### Stated goal:
Locate every line in the listing that contains the word "photo" and copy each one out in full.

### Extracted material:
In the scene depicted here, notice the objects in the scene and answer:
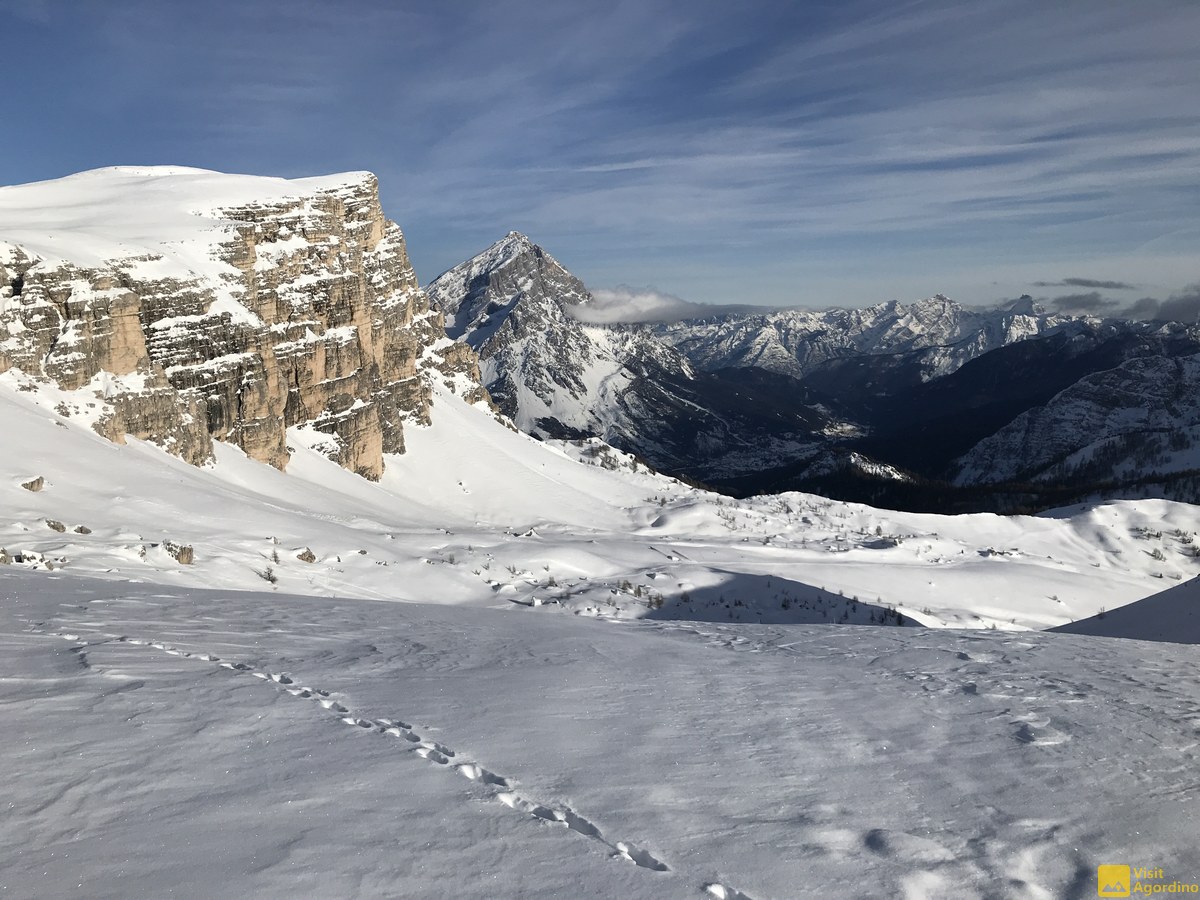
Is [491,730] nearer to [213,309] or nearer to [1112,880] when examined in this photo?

* * *

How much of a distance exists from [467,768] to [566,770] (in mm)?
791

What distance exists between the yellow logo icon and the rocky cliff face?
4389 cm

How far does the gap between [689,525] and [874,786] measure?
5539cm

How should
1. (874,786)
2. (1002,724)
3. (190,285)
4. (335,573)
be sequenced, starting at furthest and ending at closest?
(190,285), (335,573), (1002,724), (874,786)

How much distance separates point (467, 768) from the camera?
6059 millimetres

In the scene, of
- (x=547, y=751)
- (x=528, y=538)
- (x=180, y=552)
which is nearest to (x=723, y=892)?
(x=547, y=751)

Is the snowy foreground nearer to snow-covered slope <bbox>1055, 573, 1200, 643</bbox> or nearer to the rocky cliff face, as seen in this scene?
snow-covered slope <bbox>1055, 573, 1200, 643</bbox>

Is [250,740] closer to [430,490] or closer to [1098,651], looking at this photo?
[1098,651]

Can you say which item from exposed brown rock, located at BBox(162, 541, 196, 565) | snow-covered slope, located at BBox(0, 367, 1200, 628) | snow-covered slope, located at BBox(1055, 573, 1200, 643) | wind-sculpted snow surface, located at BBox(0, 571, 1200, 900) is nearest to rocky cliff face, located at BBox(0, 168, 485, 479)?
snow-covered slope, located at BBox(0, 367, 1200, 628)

### Task response:
Is [491,730] nearer to [213,309] or nearer to [1112,880] when examined in this photo?
Is [250,740] closer to [430,490] or closer to [1098,651], looking at this photo?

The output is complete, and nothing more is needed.